J’aurais volontiers tenté une escalade avec effraction dans la maison du vieillard pour connaître ce catalogue mystérieux, mais je continuai froidement : — Pourquoi M. T… cacherait-il ce catalogue ?

— Par un motif plus grave que vous ne le supposez.

— Ah !

— La famille de M. T…, continua le vieillard, qui ne demandait qu’à parler, n’est pas absolument enthousiaste de cette collection, qui ne semble pas avoir de fin… M. T… est maladif, d’une frêle santé, et on sait dans la ville qu’il a jeté des sommes immenses dans les ateliers de Paris pour se faire peindre… La famille craint avec juste raison que cette fantaisie ne prenne des proportions plus énormes encore.
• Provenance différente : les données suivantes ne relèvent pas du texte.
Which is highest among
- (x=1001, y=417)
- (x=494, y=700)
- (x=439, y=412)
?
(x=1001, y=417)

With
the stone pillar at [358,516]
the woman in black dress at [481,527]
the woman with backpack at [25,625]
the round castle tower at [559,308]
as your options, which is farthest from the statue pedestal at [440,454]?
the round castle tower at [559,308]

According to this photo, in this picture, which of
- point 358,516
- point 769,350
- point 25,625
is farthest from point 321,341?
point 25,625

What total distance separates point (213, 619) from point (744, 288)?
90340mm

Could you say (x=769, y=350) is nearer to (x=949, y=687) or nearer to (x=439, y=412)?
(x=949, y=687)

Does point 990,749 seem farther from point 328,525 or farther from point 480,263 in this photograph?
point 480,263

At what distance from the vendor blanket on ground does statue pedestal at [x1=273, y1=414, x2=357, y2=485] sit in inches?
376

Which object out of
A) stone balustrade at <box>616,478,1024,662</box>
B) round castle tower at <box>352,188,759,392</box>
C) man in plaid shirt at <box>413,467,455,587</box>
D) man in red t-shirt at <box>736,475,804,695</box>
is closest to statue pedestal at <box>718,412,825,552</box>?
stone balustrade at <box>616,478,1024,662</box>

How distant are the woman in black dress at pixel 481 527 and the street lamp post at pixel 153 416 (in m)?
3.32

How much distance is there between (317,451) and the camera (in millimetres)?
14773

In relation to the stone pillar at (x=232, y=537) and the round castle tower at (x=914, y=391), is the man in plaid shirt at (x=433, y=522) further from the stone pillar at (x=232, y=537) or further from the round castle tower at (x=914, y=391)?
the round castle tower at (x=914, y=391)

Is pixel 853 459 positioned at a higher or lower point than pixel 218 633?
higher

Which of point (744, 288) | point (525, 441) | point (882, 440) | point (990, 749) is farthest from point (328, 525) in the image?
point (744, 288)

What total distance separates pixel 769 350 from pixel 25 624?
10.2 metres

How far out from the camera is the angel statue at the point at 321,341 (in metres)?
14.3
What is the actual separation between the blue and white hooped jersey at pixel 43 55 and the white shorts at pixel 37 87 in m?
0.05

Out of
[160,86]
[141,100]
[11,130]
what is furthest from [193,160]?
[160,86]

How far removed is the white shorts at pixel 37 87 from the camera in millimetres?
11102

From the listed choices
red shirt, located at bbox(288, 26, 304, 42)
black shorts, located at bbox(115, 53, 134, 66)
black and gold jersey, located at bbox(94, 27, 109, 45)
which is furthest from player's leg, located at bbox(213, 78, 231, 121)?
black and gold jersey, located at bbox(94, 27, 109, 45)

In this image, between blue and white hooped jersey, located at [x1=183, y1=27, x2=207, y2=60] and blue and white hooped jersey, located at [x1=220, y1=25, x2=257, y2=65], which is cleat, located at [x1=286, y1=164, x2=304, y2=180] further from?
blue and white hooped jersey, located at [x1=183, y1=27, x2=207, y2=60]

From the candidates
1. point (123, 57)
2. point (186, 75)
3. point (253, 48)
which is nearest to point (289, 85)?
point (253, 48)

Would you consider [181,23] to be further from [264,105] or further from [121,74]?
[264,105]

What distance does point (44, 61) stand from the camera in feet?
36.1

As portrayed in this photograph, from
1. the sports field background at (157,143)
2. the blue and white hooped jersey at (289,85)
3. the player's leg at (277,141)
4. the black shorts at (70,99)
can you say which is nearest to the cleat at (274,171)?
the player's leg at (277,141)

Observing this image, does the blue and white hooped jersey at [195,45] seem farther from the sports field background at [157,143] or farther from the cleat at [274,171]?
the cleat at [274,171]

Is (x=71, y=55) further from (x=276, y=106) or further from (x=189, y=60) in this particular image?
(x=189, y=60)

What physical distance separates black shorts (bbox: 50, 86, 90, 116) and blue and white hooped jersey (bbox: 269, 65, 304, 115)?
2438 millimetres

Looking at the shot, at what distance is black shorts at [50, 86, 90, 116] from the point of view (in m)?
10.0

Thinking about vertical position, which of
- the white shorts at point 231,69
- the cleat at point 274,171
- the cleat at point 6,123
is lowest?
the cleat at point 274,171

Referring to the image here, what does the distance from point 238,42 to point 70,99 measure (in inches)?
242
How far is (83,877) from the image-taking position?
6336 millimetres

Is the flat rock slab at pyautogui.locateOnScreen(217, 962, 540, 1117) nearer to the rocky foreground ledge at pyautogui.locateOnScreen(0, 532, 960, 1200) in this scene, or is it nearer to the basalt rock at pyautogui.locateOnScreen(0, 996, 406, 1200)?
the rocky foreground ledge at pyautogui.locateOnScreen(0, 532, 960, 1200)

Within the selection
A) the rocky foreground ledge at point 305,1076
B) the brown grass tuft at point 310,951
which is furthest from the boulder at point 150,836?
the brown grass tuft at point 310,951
Que pourrait-on faire de tous ces portraits, si M. T… venait à mourir ? Ses parens en garderont un ou deux, je l’accorde ; mais on ne retrouvera pas aux enchères publiques la centième partie des sommes dépensées par M. T… Moi aussi, j’aime à collectionner ; j’y vais doucement… Les belles choses me tentent, mais je laisserai des pâtes-tendres que je paie cher, et qui sont malgré tout le meilleur placement de mon argent.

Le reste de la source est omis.